■ Trecho para leitura:
__________

É “idolatria” honrar as relíquias dos mártires? Por que os
católicos veneram os restos mortais dos santos? Confira a resposta contundente
de São Jerônimo a um herege de sua época e descubra qual a verdadeira doutrina
católica sobre as santas relíquias. Na resposta de São Jerônimo vemos que, às vezes, é necessário que usemos de sabedoria, mas, também de veemência, quando defendemos a doutrina da fé.
Estamos
no século V. Ainda não há eletricidade, ainda não se sabe da existência da
América, ainda não se conhecem as universidades. Entretanto, o ser humano já
possui um conhecimento muito maior e mais extraordinário que qualquer outro:
"Verbum caro factum est – O Verbo se fez carne" (Jo 1, 14). Já há
Igreja Católica, já existem Papa e bispos, sem falar de uma multidão de fiéis
que, atraída pela verdade do Evangelho, segue a doutrina de Cristo e obedece
aos legítimos pastores da Igreja [1].
Neste
tempo, vale lembrar, ainda não há protestantismo. Ainda não há Lutero,
não há Calvino, e nem sequer os iconoclastas começaram a quebrar imagens no
Império Bizantino. Mesmo assim, uma questão perturba a mente de algumas
pessoas: refere-se às "relíquias" dos santos. O termo relíquia vem do
latim e significa "restos". O que acontece é que os restos mortais
dos mártires – homens e mulheres que confessaram publicamente a sua fé em
Jesus, até o ponto de morrerem por isso – são recolhidos pelo povo cristão e
venerados publicamente na Igreja. Ossos e outros objetos ligados a eles são
depositados em lugares sagrados, reverenciados e honrados como se as almas
santas que animaram aqueles instrumentos ainda estivessem ali, vivas entre
eles.

__________

■ Extrato de dados:
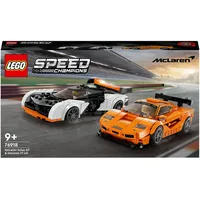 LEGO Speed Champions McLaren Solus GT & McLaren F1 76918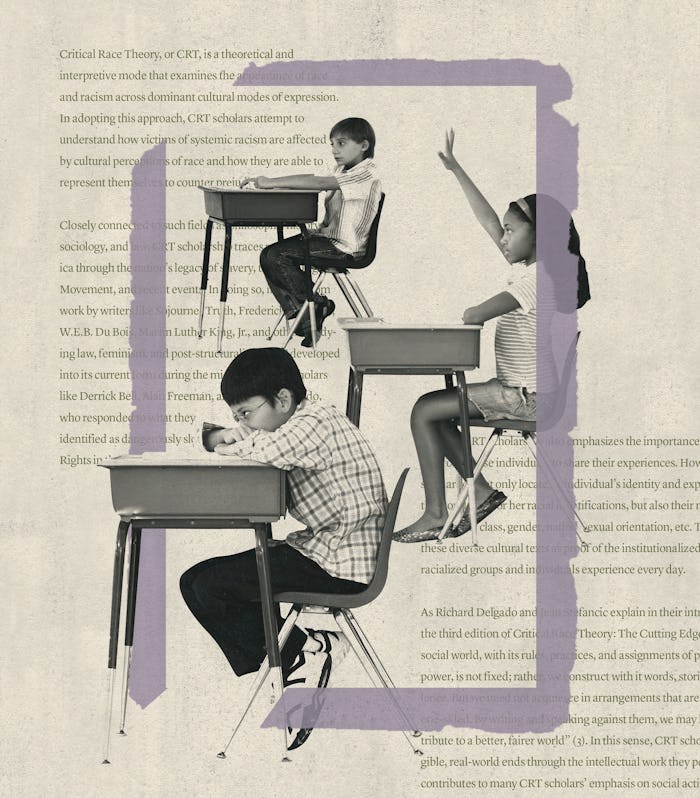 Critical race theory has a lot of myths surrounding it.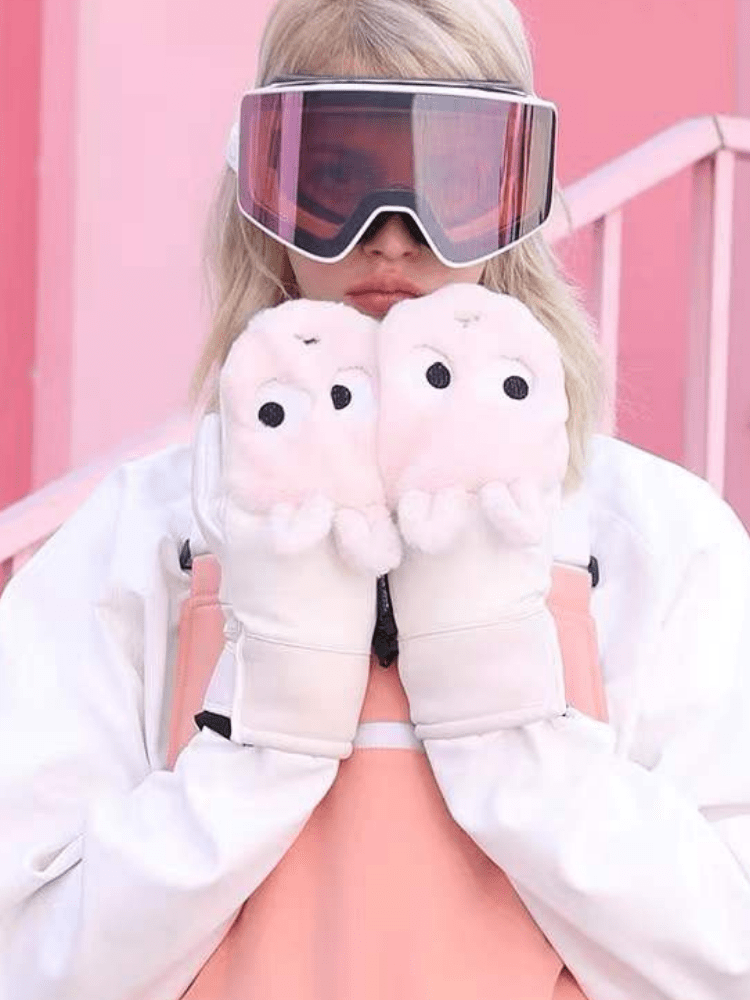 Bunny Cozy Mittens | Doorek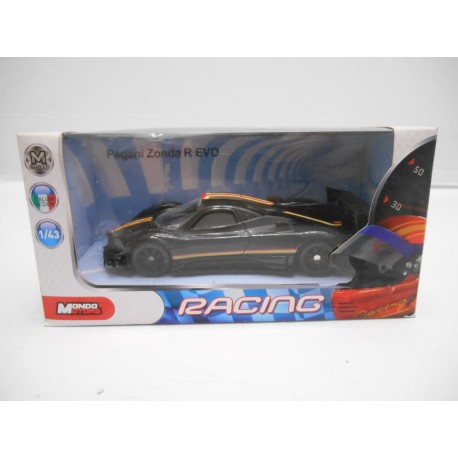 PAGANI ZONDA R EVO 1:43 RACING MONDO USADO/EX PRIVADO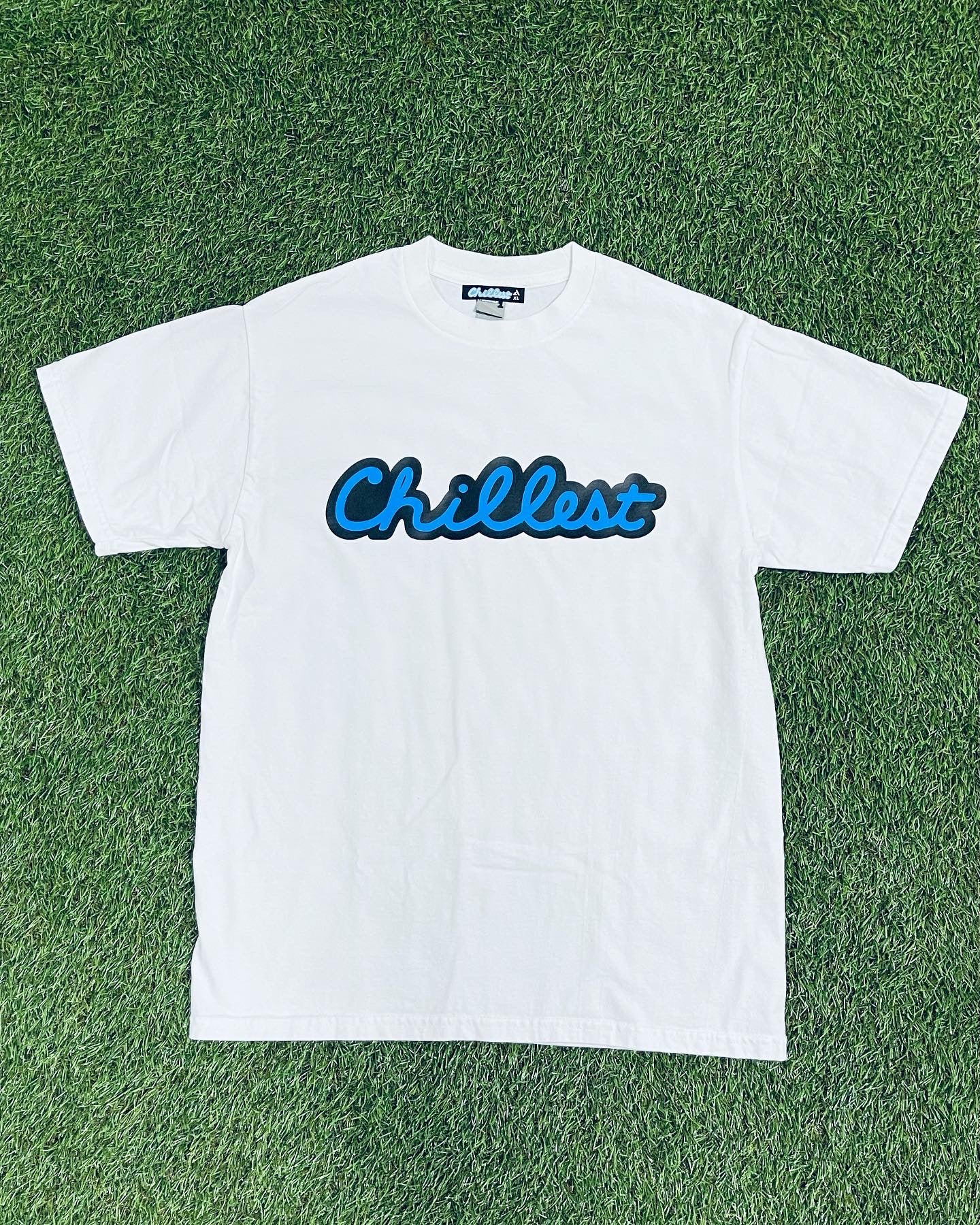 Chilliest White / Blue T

__________

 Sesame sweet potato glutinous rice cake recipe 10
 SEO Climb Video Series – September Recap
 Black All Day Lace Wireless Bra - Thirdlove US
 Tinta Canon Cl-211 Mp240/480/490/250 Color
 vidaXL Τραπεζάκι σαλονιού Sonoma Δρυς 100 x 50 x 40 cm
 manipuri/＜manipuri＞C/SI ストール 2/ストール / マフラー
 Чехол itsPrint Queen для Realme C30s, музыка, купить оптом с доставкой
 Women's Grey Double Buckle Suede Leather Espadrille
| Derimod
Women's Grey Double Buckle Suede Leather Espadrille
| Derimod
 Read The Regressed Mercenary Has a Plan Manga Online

__________

Retome o texto sobre a veneração das relíquias dos mártires e continue-o logo após a última frase apresentada.

A
pergunta que alguns fazem – e que os reformadores protestantes repetirão um
milênio depois – é se a veneração daquelas relíquias não estaria desviando o
foco de Cristo ou, para ser mais direto, não acabava constituindo uma espécie
de "idolatria" ou "superstição" pagã. Afinal, tamanho apego
a coisas materiais não seria uma ofensa à doutrina essencialmente espiritual
ensinada por Jesus?
Cabe
esclarecer que não são muitas as pessoas a fazer esse tipo de questionamento.
De fato, a grande massa de cristãos não tem dúvidas a respeito da importância
de custodiar e honrar os restos mortais dos santos. Uma epístola circular do
martírio de São Policarpo de Esmirna, por exemplo, atesta que os ossos dos
mártires são tidos pelos cristãos como "mais preciosos que as pedras de
valor e mais estimados que o ouro puro" [2]. Isso ainda no século II,
muito antes de Constantino conceder a liberdade de culto aos cristãos! Desde
aqueles anos, a prática de venerar as relíquias dos mártires não pára de crescer,
com a mesma rapidez que o Evangelho se vai impregnando nas mentes e nos
corações dos homens.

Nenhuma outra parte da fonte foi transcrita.